::: The records

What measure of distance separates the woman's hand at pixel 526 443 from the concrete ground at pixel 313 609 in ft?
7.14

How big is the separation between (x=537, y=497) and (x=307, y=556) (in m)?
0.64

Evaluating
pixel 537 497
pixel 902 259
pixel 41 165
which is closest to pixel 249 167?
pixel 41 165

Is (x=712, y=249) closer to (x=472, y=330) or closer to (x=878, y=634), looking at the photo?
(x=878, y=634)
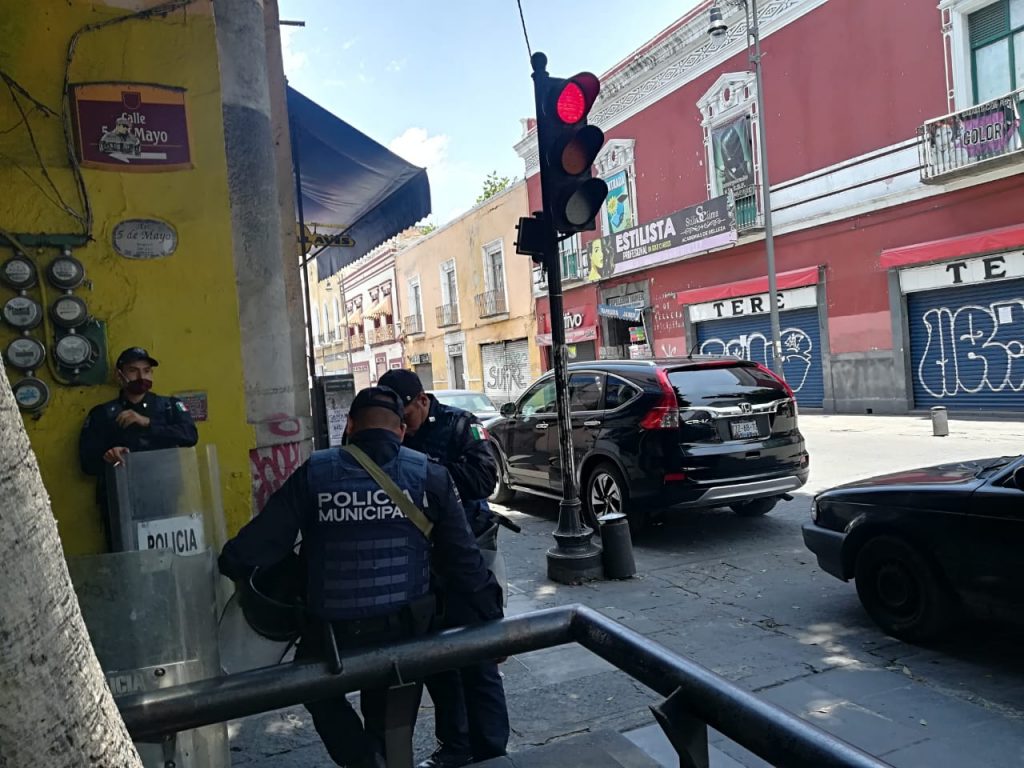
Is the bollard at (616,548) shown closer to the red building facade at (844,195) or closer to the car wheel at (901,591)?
the car wheel at (901,591)

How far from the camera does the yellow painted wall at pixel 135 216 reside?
3.74 meters

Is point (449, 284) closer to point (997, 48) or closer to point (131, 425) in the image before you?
point (997, 48)

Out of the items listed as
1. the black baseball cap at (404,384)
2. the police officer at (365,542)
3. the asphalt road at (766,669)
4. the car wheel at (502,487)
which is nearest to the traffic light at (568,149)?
the black baseball cap at (404,384)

::::::

• Task to carry out:
Render everything from the line containing "Is point (449, 284)" down to the end of the entries as a Markdown table with two columns, Number and Line, numbering each row and leaving out blank lines.

• Response to this exercise:
| Number | Line |
|---|---|
| 1 | Is point (449, 284) closer to point (997, 48) or closer to point (131, 425) in the image before you? |
| 2 | point (997, 48) |
| 3 | Out of the items listed as |
| 4 | 1. the black baseball cap at (404,384) |
| 5 | 2. the police officer at (365,542) |
| 6 | 3. the asphalt road at (766,669) |
| 7 | 4. the car wheel at (502,487) |
| 8 | which is nearest to the traffic light at (568,149)? |
| 9 | the black baseball cap at (404,384) |